В подобном ключе еще никто никогда не иллюстрировал Достоевского, а именно сны, видения, призраки в романе. О них мало кто помнит, даже те, кто прочел его от корки до корки. Я это уже проверял на людях.
У Родиона Раскольникова много снов.
Самый интересный сон приснился ему на каторге: о том, что из глубины Азии в Европу придет ужасный микроб, который может погубить все человечество. Это так — откройте книгу в самом конце! Мне было сложно это нарисовать — нужно было показать микроб, который сводит людей с ума, заставляя их убивать друг друга…
Каждый писатель отчасти пророк и фантаст. Герберт Уэллс считался фантастом, но сегодня более 250 самых фантастических изобретений в его романах уже внедрены, и мы не считаем их фантастикой. Вообще я поражаюсь тому, насколько четко писатели-фантасты видят будущее. Так, у Брэдбери есть упоминание об изменениях климата и о том, что когда-то люди будут больше всего ценить свежий воздух.
В романе также упоминается призрак покойной жены Свидригайлова, которая приходила к супругу трижды, о чем он рассказывает Раскольникову. Он даже попросил жену не утруждать себя такими пустяками и не тревожить его. Однако ее призрак приходит и к матери Раскольникова.
Над этой серией иллюстраций я начал работать еще в Ленинграде в 1964 году. Когда меня арестовали, одним из условий изгнания было то, что я не мог взять с собой ничего, даже маленького чемоданчика. Тогда со своими рисунками я приехал в музей Достоевского в Москве и предложил сотрудникам подарить их.
Мне сказали: «Товарищ Шемякин, мы знаем ваши рисунки, видели их на разных фотографиях, но если официально примем их на хранение, нас уволят! Поэтому просто оставьте хорошие фотокарточки с ними, если есть».
А теперь музей будет выставлять как раз те самые рисунки, которые когда-то не принял.
Все эти годы рисунки были разбросаны по всему миру и хранились в разных коллекциях. Так, в фонде Мстислава Ростроповича были «Сны Свидригайлова», а неоконченный рисунок «Покаяние Раскольникова на площади» находился у американского коллекционера. Я уговорил его передать мою работу в дар музею Достоевского после того, как я ее закончу.
Книжка будет довольно дорогой, но я договорился с издательством, чтобы они обязательно сделали повторное издание, удешевленное. Пусть качество печати будет проще, но чтобы книгу могли покупать студенты.
Еще один мой проект…
Мюзикл «Песочный человек». У меня уже заключен контракт с МХАТом, а когда я приеду в Москву, мы будем вести дальнейшие переговоры о постановке. В 2010 году в Вильнюсе по моей концепции уже был поставлен балет «Коппелия» по мотивам той же новеллы Э. Т. А. Гофмана.

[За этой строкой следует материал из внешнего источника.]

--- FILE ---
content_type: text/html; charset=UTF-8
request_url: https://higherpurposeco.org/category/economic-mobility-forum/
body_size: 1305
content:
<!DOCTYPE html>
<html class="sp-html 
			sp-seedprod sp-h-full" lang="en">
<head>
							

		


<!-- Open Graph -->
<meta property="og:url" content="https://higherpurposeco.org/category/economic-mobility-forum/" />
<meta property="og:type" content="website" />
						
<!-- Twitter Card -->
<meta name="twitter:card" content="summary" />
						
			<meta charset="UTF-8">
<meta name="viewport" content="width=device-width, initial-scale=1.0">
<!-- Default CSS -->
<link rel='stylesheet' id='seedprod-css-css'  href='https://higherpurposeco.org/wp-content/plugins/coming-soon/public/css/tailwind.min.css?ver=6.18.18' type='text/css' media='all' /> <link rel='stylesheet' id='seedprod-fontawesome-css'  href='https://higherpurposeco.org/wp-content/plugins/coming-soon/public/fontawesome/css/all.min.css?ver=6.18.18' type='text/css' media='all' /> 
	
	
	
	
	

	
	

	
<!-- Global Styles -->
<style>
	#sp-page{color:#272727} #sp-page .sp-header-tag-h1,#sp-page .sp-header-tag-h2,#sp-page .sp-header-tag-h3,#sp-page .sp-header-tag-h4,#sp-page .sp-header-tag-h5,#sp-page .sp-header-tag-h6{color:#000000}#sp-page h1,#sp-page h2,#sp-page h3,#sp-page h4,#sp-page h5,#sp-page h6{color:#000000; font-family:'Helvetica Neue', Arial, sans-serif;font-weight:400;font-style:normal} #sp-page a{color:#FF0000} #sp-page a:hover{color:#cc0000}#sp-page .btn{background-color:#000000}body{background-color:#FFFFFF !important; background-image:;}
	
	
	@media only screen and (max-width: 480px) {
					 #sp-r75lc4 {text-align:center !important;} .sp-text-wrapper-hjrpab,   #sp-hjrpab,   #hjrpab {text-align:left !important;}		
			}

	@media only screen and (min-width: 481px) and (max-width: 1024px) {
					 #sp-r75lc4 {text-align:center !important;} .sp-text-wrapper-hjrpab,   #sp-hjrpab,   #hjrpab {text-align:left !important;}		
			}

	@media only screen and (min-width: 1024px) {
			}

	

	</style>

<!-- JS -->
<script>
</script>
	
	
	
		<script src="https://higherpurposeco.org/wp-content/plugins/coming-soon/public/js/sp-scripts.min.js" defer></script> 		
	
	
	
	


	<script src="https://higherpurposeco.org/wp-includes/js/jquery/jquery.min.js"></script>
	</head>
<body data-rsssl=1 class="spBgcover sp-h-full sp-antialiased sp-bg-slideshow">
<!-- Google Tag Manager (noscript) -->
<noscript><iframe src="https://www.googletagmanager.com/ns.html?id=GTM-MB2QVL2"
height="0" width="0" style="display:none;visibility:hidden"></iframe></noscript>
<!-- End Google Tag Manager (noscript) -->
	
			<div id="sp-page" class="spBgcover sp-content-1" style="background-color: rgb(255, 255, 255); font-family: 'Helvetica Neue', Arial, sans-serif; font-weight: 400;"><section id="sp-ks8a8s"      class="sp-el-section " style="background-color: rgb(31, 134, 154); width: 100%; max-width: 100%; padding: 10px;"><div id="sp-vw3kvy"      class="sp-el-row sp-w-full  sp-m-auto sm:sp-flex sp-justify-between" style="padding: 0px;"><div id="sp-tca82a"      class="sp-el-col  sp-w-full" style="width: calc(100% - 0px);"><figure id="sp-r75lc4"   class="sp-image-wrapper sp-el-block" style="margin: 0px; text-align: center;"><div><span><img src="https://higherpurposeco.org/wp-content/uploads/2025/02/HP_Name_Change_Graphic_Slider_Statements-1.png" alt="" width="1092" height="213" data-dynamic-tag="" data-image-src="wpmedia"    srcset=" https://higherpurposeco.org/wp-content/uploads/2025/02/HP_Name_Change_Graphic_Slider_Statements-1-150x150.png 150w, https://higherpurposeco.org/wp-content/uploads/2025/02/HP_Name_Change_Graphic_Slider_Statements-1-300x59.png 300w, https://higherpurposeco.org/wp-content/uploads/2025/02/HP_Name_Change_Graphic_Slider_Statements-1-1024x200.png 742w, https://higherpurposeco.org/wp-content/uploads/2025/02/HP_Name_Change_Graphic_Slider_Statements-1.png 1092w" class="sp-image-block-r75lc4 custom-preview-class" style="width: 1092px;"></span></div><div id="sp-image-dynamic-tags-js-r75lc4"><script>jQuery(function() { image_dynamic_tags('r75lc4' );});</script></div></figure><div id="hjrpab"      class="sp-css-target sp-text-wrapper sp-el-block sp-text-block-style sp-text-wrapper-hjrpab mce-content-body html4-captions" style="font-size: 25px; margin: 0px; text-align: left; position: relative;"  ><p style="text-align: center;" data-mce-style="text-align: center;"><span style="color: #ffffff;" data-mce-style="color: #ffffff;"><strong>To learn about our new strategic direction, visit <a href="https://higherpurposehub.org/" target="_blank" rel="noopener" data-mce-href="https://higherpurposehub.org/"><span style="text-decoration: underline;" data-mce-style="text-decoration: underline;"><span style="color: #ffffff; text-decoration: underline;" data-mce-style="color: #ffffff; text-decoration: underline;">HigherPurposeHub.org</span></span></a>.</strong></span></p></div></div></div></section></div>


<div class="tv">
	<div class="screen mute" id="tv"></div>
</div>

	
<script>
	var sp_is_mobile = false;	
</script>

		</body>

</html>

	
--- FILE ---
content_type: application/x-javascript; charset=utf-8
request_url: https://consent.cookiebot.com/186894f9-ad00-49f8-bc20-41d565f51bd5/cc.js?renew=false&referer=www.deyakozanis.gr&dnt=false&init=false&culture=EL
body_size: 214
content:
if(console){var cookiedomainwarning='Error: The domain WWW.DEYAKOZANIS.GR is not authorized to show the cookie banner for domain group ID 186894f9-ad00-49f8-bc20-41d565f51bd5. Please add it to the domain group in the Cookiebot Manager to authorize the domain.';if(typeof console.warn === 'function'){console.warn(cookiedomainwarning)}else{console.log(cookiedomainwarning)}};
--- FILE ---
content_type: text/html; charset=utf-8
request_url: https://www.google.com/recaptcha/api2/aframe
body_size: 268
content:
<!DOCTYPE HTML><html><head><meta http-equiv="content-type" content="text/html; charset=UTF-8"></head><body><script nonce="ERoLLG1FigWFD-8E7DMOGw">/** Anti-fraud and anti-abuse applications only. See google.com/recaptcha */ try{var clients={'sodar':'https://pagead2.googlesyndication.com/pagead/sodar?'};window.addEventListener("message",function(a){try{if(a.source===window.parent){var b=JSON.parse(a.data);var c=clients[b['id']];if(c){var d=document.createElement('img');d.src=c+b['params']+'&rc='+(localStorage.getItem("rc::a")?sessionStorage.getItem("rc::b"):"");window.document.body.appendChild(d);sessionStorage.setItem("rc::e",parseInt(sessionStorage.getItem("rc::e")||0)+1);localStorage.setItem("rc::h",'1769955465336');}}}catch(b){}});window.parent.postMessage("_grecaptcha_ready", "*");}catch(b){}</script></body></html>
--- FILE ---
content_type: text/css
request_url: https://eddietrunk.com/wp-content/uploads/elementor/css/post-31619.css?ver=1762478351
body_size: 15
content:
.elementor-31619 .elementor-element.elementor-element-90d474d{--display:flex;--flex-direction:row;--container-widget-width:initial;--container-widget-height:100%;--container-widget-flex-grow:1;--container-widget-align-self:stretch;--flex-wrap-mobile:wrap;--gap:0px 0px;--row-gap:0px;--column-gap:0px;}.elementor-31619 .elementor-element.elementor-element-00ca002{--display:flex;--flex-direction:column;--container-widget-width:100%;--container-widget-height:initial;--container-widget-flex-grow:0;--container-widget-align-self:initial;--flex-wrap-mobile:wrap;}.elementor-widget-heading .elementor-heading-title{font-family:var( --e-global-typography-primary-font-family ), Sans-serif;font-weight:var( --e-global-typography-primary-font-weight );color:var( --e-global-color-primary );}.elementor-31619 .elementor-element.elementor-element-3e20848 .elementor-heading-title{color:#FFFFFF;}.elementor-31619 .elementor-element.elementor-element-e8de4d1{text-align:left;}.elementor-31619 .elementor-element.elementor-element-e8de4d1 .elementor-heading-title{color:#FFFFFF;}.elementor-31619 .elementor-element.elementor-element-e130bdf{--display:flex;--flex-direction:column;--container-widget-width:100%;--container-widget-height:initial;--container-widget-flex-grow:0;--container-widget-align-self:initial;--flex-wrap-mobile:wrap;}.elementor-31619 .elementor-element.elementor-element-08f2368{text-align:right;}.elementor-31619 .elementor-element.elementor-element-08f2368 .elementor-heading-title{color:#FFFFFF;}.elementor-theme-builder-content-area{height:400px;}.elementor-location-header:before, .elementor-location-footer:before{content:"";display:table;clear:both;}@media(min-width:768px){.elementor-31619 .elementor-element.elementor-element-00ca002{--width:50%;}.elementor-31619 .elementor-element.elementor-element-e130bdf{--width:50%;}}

В издательстве Елены Шубиной…
Готовится моя автобиография в двух томах. Над первым томом «Жизнь в России» я сейчас работаю.
Это будет совершенно особый вид автобиографии — без фотографий, только мои рисунки, то есть я сам ее иллюстрирую.
В СССР существовало такое понятие, как карательная медицина — инакомыслящих изолировали. Какие могут быть фотографии того времени, когда я был арестован и на полгода помещен в психиатрическую клинику? Тогда там были собраны сливки «сумасшедшего» общества со всей России. Я их помню, этих якобы сумасшедших, и нарисовал их портреты.
Часть автобиографии посвящена моему отцу, который был скромнейшим, уникальным человеком.
Огромная роль отводится и коммунальной квартире, где я жил после возвращения из Германии и где, как поет Владимир Высоцкий, «на тридцать восемь комнаток всего одна уборная». Это приблизительно про нашу коммуналку, из которой я уехал во Францию. Так что будет довольно любопытная книга.
Я и сам издаю книги. Недавно вышло четыре больших тома по 600 страниц каждый. Это лестница в искусстве; буква, слово, текст в искусстве, а также специфическое исследование забинтованных фигур в искусстве со времен Древнего Египта до перформансов нашего времени.
Есть и еще один масштабный проект…
Мы начинаем готовить большую ретроспективную выставку моих работ, которая пройдет в 2024 году в Третьяковской галерее в Москве. Там будут представлены мои произведения из разных коллекций.